Trump asks Supreme Court to allow $4 billion foreign aid freeze
The Trump administration has asked the U.S. Supreme Court for permission to keep $4 billion in foreign aid funds frozen.The Justice Department filed an emergency request after the D.C. Circuit Court of appeals declined to halt a lower court order that required the government to spend these congressionally approved funds by the end of september. the administration argues that the court order conflicts with President Trump’s attempt to cancel the aid through a “pocket rescission,” a process where the president requests Congress to rescind funds at the fiscal year’s end to prevent spending before Congress acts.
solicitor General D. John Sauer contends that obligating the funds before Congress considers the rescission would be self-defeating, and the timeline imposed by the court is impractical and disruptive to government operations and foreign relations. Simultaneously occurring, groups opposing the freeze argue that delaying the spending order would effectively block billions of dollars in aid.
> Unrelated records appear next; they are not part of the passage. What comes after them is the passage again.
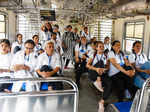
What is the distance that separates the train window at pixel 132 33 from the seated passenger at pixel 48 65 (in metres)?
3.43

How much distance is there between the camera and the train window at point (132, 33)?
5425mm

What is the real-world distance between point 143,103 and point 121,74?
1.28 metres

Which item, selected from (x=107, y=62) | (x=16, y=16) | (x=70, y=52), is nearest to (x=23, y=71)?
(x=107, y=62)

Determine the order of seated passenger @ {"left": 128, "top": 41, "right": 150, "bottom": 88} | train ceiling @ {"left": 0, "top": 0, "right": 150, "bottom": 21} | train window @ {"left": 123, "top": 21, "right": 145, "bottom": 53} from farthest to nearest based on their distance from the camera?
1. train window @ {"left": 123, "top": 21, "right": 145, "bottom": 53}
2. train ceiling @ {"left": 0, "top": 0, "right": 150, "bottom": 21}
3. seated passenger @ {"left": 128, "top": 41, "right": 150, "bottom": 88}

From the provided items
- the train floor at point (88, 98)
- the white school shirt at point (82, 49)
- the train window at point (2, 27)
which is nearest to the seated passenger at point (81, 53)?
the white school shirt at point (82, 49)

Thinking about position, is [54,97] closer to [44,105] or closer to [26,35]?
[44,105]

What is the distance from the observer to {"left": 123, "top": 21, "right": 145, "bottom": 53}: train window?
5425 millimetres

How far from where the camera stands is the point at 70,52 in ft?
17.9

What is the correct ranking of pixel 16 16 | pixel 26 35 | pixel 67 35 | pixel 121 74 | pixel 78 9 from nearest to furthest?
1. pixel 121 74
2. pixel 67 35
3. pixel 78 9
4. pixel 16 16
5. pixel 26 35

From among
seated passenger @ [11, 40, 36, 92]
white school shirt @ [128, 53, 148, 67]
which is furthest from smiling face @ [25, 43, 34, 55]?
white school shirt @ [128, 53, 148, 67]

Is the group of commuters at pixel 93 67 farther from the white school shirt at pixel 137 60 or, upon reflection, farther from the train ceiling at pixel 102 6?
the train ceiling at pixel 102 6

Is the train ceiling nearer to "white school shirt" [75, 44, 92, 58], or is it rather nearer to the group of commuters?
the group of commuters

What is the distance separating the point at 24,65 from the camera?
2.78 metres

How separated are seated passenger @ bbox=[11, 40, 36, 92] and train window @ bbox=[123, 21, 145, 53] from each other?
375 centimetres
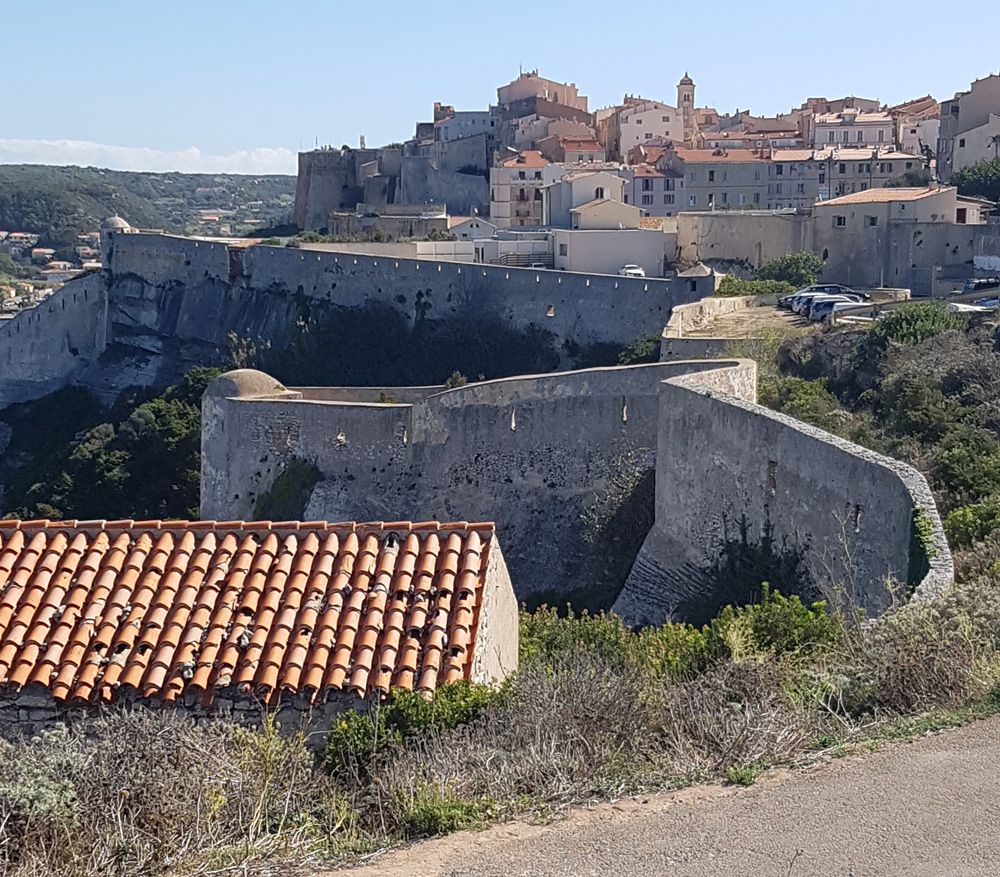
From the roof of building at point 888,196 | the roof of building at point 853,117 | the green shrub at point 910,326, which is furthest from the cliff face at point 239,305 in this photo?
the roof of building at point 853,117

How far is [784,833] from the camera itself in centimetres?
574

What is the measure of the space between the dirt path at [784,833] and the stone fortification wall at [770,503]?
2997 millimetres

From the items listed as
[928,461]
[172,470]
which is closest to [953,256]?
[172,470]

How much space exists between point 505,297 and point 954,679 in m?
30.0

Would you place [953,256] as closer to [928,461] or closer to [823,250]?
[823,250]

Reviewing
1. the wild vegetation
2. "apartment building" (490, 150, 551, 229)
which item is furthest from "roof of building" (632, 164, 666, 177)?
the wild vegetation

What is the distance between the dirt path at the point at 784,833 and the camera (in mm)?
5500

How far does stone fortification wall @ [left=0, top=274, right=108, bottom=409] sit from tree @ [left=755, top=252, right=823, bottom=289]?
2830 centimetres

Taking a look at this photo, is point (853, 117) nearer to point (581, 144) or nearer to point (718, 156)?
point (581, 144)

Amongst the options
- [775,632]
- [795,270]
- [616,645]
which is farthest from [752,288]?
[775,632]

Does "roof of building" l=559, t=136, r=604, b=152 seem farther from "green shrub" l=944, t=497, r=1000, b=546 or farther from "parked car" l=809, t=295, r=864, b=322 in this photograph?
"green shrub" l=944, t=497, r=1000, b=546

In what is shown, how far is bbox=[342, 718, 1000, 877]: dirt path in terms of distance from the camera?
5.50 m

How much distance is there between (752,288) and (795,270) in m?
3.29

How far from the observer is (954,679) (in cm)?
722
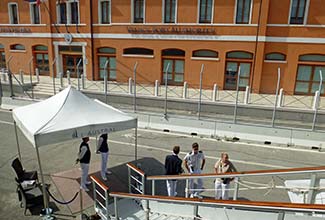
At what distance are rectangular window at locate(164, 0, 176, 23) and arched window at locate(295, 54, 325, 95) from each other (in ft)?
32.6

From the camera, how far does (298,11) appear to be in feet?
59.5

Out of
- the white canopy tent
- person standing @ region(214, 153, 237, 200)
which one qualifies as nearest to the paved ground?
person standing @ region(214, 153, 237, 200)

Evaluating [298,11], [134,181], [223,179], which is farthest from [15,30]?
[223,179]

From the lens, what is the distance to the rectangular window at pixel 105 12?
2236 cm

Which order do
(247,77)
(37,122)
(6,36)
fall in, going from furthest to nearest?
(6,36) → (247,77) → (37,122)

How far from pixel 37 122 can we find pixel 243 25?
16.4m

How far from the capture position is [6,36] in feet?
86.9

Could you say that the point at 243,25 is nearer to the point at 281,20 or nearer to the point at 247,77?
the point at 281,20

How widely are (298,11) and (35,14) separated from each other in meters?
23.0

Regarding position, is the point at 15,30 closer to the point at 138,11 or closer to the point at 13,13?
the point at 13,13

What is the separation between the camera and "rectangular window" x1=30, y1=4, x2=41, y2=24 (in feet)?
81.6

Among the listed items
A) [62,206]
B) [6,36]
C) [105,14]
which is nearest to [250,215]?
[62,206]

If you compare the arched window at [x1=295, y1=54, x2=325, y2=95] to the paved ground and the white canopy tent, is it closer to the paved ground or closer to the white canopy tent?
the paved ground

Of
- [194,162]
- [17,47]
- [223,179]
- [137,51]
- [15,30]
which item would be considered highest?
[15,30]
The Supreme Court received this request amid other key decisions favoring the Trump administration, including lifting restrictions on immigration raids and allowing the firing of a Democratic-appointed FTC commissioner during ongoing litigation.
Trump administration asks Supreme Court to allow it to keep billions in foreign aid frozen
The Justice Department filed an emergency request to the Supreme Court on Monday, asking for the Trump administration to be permitted to maintain a freeze on $4 billion in foreign aid.
The filing to the high court on its emergency docket came after the United States Court of Appeals for the D.C. Circuit declined to pause a lower court’s ruling that ordered the government to spend billions of dollars in congressionally-approved foreign aid by the end of the month.
Solicitor General D. John Sauer argued in the petition to the high court that the district court is attempting to force the spending of funds President Donald Trump is seeking to cancel via a “pocket rescission.” A pocket rescission is when a president sends a rescission request to Congress at the end of the fiscal year so that the funds will expire before the legislature can consider the request.
“While proposed rescissions are pending, Presidents do not spend the funds, for obvious reasons: it would be self-defeating and senseless for the Executive Branch to obligate the very funds that it is asking Congress to rescind,” Sauer wrote. “Yet the new injunction would force the Executive Branch to start obligating those funds at breakneck speed to meet the September 30 deadline, even as Congress is considering the rescission proposal and before its 45 days to do so elapse.”
Sauer said the timeline to spend the $4 billion in foreign aid funds is impractical, arguing “it is untenable for the government to now try to scramble to comply as judicial review is rapidly unfolding and the foreign-relations and inter-branch costs of compliance are escalating rapidly.”
“A stay of this late-breaking do-over injunction is abundantly warranted,” Sauer added.
The groups suing the Trump administration over the frozen foreign aid funds issued their own brief on the request on Monday, arguing against a stay and claiming that enacting an administrative stay would effectively impound the funds at the center of the dispute.
“There is no irreparable harm that the government will suffer in the brief period while this Court considers the stay application. Conversely, an administrative stay may effectively moot this appeal and result in the impoundment of billions of dollars in funds, given the government’s representations that immediate preparatory steps are necessary to be able to obligate funds by the deadline,” the filing said.
FEDERAL JUDGES LASH OUT OVER SUPREME COURT JUSTICES’ EMERGENCY ORDERS
The Monday request to the Supreme Court by the Justice Department came on a busy day for the high court’s emergency docket.
The Supreme Court lifted a lower district court’s restrictions on immigration raids in southern California and allowed the Trump administration to fire a Democrat-appointed FTC commissioner while the high court considers the case. Both actions were significant interim wins for the Trump administration.